In contrast, Associate Professor of Writing and Rhetoric Hannah Dickinson differs with Professors Price and Dean.
“I guess I am not sure that HWS students are apathetic,” she says.
Instead, she believes that they spend hours a day navigating issues on campus, especially the structures of race and how to find inclusion within the Colleges. Dickinson credits this justification as a main reason why students are not getting involved in Geneva’s local politics and social actions.
“Students here are navigating a whole variety of challenges and issues. I think that if you’re spending, right, hours every day thinking about how to navigate racism in your residence hall or in Saga or in the classroom and that’s where your organizing energy is going around, making a more anti-racist campus, it’s hard for me, I think, to blame those students for not getting more involved in Geneva politics. I can understand that,” Dickinson states.
Dickinson also sees the ongoing struggles on campus that preoccupy students as struggles “to make this campus itself more egalitarian and environmentally just.”
However, she also offers that students who are either frustrated with campus politics or the political system are encouraged to participate and mobilize with the GWA.
Dickinson notes that the City of Geneva offers many opportunities for students to get involved with community organizing, radical or feminist politics.
“I do wish that students would understand that there are opportunities to do that work in Geneva,” she says.
Similarly, Dickinson is proud of their most recent action that was predominantly organized by “working class women of Geneva.”
But when it comes to reflecting on the climate march, she is grateful most of all for the Geneva middle schoolers leading the charge through the city’s neighborhoods, which gave the march a “real community-oriented-feel where marchers “claimed the streets for themselves.”
Following the march, Dickinson hopes that this action will continue to unite institutions within the community, particularly the Colleges and city government.
Dickinson considers cooperation in creating climate change propositions with the city as a component crucial for the movement, which has been characterized as a people’s struggle for climate justice.

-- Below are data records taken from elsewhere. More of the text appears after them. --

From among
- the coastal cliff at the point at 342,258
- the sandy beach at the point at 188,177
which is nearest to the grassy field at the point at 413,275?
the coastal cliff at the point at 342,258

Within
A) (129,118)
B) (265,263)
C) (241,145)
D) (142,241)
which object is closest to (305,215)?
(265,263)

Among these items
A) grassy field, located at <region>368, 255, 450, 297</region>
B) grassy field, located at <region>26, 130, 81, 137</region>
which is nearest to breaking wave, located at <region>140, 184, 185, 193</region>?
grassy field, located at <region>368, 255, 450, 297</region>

“It’s everyday people who live and work and raise their kids here,” Dickinson says.
Although Professor Dickinson recognizes the gradual changes both in the city and on campus regarding climate change awareness and policy action, she still thinks that the proposed solutions both by city government and the Colleges are far too small.

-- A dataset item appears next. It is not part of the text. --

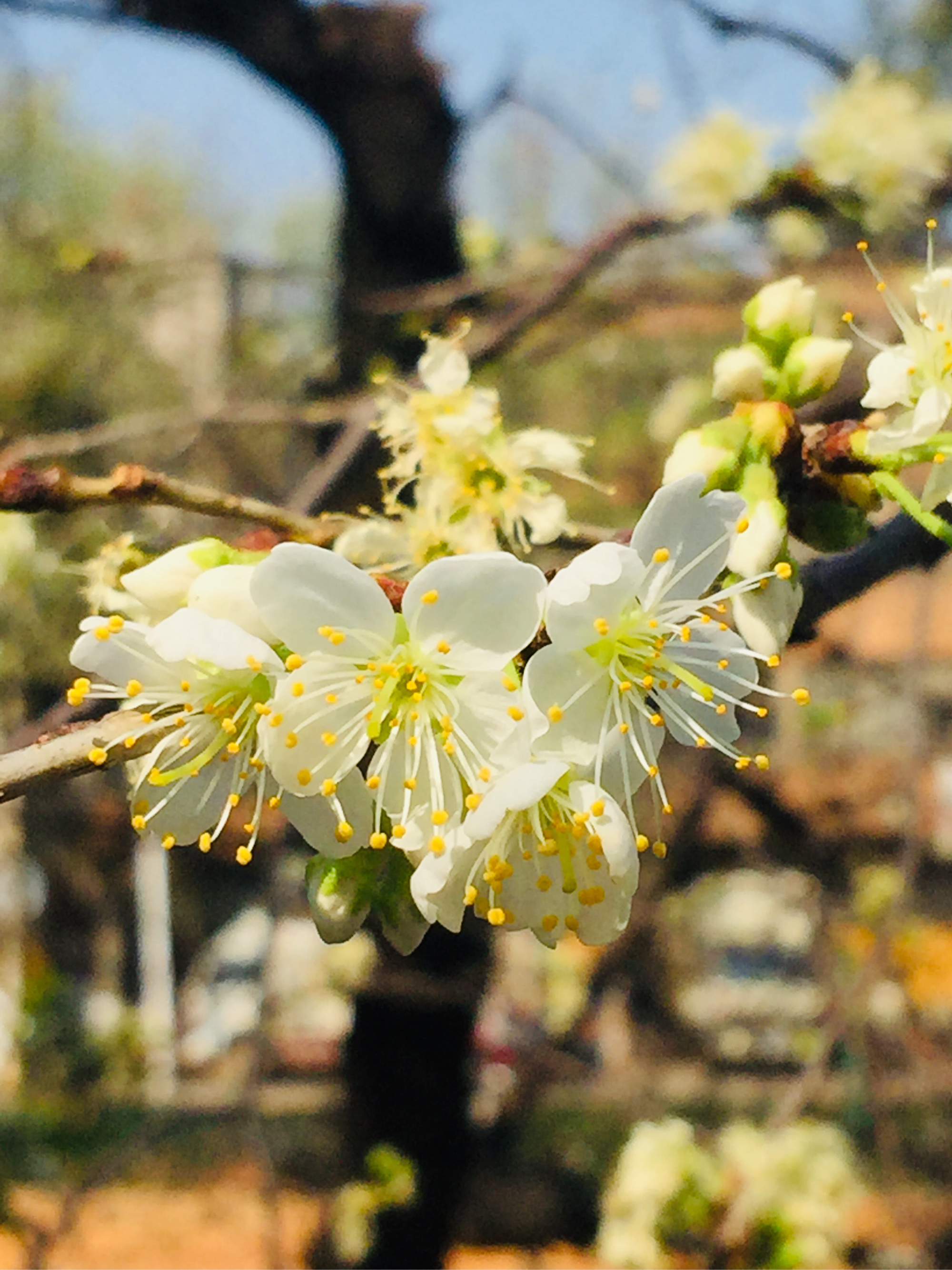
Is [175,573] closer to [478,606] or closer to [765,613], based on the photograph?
[478,606]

When it comes to the Gearan Center for the Performing Arts that holds a LEEDS building certification, she asks, “Why are we patting ourselves on the back?”
Despite the mounting ceremonial victories collected on behalf of the environment in Geneva, Dickinson believes that the Finger Lakes Institute can help solve the puzzle of how to keep Seneca Lake sustainably producing accessible drinking water for future generations.
A lesson Dickinson wishes to leave for students espouses that someone does not need to be an environmental justice advocate to get involved in the movement that has historically expanded to encompass more than just “white guys and tree huggers.”
With Geneva’s Climate March in the back mirror, a burning question still remains: how will Hobart and William Smith Colleges continue sparking conversations about climate change?